While in Venice, they worked 12-hour shifts, 7 a.m. to 7 p.m., for 15 consecutive days. There were no days off. When off-duty, they were housed in tents about a mile from the medical site. They slept on cots and were fed with hospital cafeteria food, military MREs (meals ready to eat) and food donated by community supporters. One comfort was that the sleeping and medical tents were air-conditioned. They were transported back and forth each day from their sleeping tents to the medical encampment.

Cravey said the profile of a DMAT member is similar to those who go on mission trips or serve in the Peace Corps.

“You have to learn and know and have the skillset to adapt and live in an austere environment,” said Cravey, who’s been with BayCare 30 years, including working in the pediatric emergency center at St. Joseph’s Children’s Hospital. “It takes a desire to serve, work long hours in a unique and challenging emergency care and critical care environment.”

“I feel privileged to do it,” said Kilkelly, who’s been with BayCare for 20 years including being a St. Joseph’s Hospital paramedic and Mease Dunedin Hospital ICU nurse. “It is satisfying, you are helping people who really need it. They genuinely appreciate it. They may not have running water, or their roof was ripped off. They’re treated, they feel better, and they come back two or three days later and thank us. They may have lost their jobs, cars and houses and they’re coming back thanking us and bringing us lemonade or something else. I actually think I should be thanking them for the opportunity.”

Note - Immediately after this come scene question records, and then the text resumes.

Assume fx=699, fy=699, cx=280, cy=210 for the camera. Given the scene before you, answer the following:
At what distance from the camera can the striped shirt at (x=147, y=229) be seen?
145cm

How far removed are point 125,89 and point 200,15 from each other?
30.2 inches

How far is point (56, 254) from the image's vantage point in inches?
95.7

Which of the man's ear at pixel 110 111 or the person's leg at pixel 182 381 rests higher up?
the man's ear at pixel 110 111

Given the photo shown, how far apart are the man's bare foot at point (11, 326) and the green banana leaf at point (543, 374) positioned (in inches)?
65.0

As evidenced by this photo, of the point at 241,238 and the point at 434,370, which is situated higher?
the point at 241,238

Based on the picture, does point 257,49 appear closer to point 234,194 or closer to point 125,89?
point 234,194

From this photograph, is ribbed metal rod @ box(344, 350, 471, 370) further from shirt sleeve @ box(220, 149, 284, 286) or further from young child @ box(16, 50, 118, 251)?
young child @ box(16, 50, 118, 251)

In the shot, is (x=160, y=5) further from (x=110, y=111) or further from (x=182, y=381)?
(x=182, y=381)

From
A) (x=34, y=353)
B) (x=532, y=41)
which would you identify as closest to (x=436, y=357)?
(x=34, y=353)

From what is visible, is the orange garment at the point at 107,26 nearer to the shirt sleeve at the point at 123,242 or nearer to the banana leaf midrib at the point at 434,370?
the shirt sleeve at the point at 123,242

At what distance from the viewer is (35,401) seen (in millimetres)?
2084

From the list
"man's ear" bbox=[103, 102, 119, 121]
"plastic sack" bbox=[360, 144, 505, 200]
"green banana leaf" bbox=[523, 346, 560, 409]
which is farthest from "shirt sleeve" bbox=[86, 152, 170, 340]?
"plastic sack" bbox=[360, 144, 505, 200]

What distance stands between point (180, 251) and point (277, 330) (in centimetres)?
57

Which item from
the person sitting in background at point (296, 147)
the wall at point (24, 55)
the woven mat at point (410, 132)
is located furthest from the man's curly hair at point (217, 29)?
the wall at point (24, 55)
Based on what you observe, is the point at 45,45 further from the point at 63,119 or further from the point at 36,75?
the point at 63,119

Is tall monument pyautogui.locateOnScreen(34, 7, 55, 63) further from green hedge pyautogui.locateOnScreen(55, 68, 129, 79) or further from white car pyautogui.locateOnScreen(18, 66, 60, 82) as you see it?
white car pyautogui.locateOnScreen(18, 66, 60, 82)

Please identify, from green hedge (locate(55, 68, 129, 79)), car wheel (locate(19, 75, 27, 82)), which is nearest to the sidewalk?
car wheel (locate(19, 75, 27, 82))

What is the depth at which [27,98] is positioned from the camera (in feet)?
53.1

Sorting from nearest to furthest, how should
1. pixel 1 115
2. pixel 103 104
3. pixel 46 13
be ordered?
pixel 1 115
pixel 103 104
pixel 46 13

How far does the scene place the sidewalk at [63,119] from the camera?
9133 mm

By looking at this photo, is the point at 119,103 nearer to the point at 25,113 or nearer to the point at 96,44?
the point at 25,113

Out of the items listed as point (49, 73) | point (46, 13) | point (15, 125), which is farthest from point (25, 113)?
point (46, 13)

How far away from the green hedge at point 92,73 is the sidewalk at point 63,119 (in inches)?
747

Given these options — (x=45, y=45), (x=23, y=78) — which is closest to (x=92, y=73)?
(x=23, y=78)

Cravey said this deployment was unusual because it was so close, only two hours south of Tampa Bay. She's been deployed eight times in her DMAT career, including to Puerto Rico, Texas and Louisiana. The close proximity was ironic to her. As chief of the DMAT site in Venice, she was informed of patients transferred to other hospitals outside the Venice area, including to BayCare hospitals. 

“I thought, that’s interesting, that means the health system here is being saturated and overwhelmed,” she said. “They’re having to transfer admissions to some of our (BayCare) hospitals. It was comforting for me to know that. I thought, ‘We’ve got this.’ I considered this deployment unique on many levels - the fact that we were so close to home and able to help our partners to the south.”

“NDMS (National Disaster Medical System) responders are everyday superheroes,” said Cassell, the HHS PIO. “They come from their local community and set their entire life aside to deploy on behalf of their country to serve in communities most impacted by a disaster.”